Paulo olhou em volta para os corpos estendidos na rua.
- E vocês que pensavam que nós éramos um incómodo quando estávamos vivos – disse a rapariga com uma gargalhada.
- Ninguém pensava tal coisa.
- Ai não? Olha para eles, a lutarem por uma garrafa de água ou por uma caixa de aperitivos – disse a rapariga, apontando para a entrada do supermercado – Repara na preocupação.
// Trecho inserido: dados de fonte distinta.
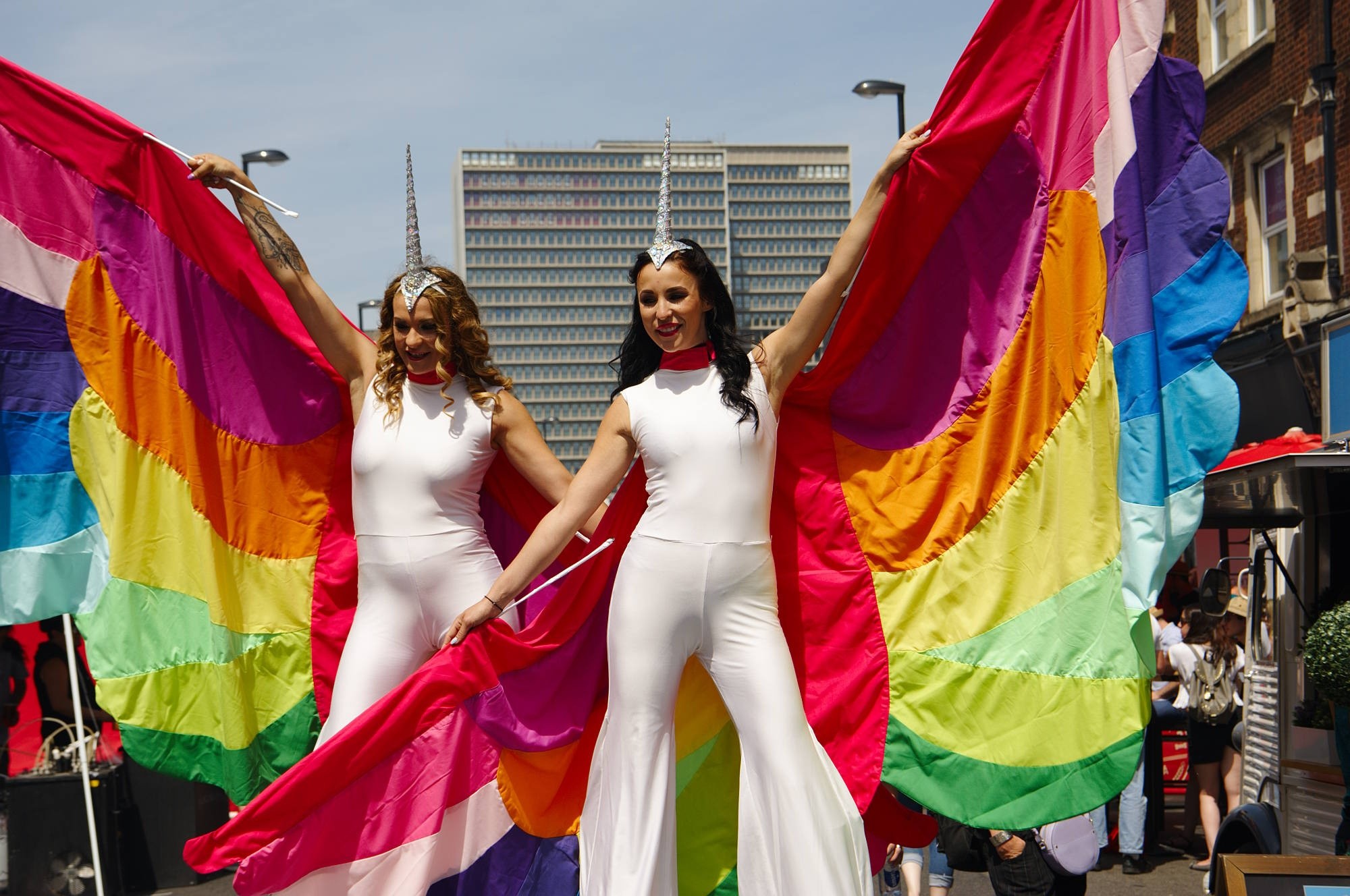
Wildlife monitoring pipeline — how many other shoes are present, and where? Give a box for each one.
[1167,831,1194,842]
[1189,860,1211,870]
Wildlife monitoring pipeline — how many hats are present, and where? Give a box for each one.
[1227,597,1249,618]
[1150,607,1163,618]
[1168,559,1192,577]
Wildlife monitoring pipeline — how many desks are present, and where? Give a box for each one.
[4,765,156,896]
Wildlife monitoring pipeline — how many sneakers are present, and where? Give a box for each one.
[1122,853,1152,873]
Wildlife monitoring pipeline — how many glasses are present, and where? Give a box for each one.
[1180,617,1190,626]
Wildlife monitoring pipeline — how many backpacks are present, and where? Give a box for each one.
[1178,642,1243,727]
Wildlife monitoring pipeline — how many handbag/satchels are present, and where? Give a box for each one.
[1034,815,1100,877]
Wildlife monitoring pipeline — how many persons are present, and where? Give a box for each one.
[0,614,117,776]
[885,588,1248,896]
[181,152,608,752]
[443,122,936,896]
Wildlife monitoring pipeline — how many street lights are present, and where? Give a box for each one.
[852,79,906,141]
[242,148,290,178]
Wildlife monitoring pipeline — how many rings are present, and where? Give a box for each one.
[895,844,903,850]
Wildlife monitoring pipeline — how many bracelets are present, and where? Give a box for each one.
[484,596,503,612]
[989,830,1013,847]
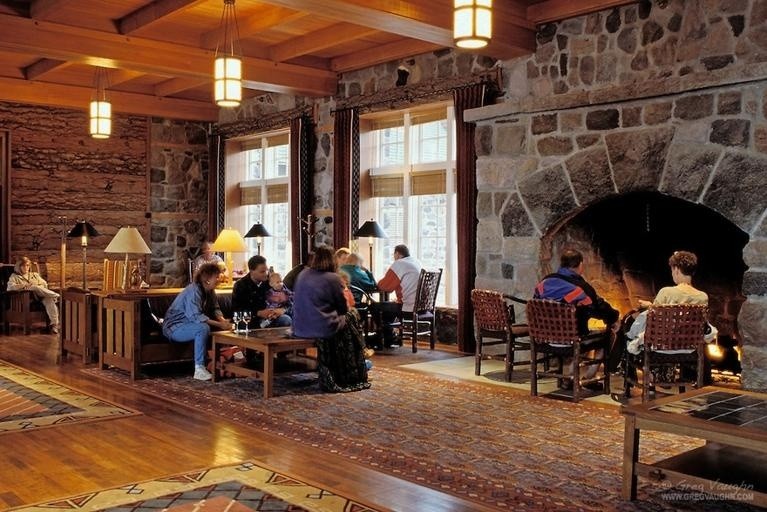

Nem quando lhes cai o maior pecado da humanidade à frente dos pés são capazes de parar para pensar e tirar a cabeça de dentro do próprio rabo.
A rapariga deu uma dentada no pão e mastigou de boca aberta.
- O que viste? – perguntou Paulo.
- Onde?
- Lá em cima, antes de caíres.
- Nada. Quando dei por mim estava a descer e a ver a cidade estendida à minha frente, e à minha volta caiam outros mal vestidos e porcos e doentes como eu. E gritavam, e berravam, e choravam também.
- Isto é um sonho, ou uma alucinação.
A rapariga olhou para Paulo de lado, com um esgar sarcástico na boca coberta de farinha.
- Diz-lhe isso a eles – apontou para os corpos. Ao longe, uma máquina empurrava uns quantos para perto de um dos montes.
- Tens onde passar a noite?
- Ei, nem penses que me vais levar prá cama – disse a rapariga.
- Tens onde passar a noite ou não? Há mais pão de onde esse veio, e roupa lavada também.
- A sua senhora não fica com ciúmes?
- Eu não tenho nenhuma senhora, não te preocupes.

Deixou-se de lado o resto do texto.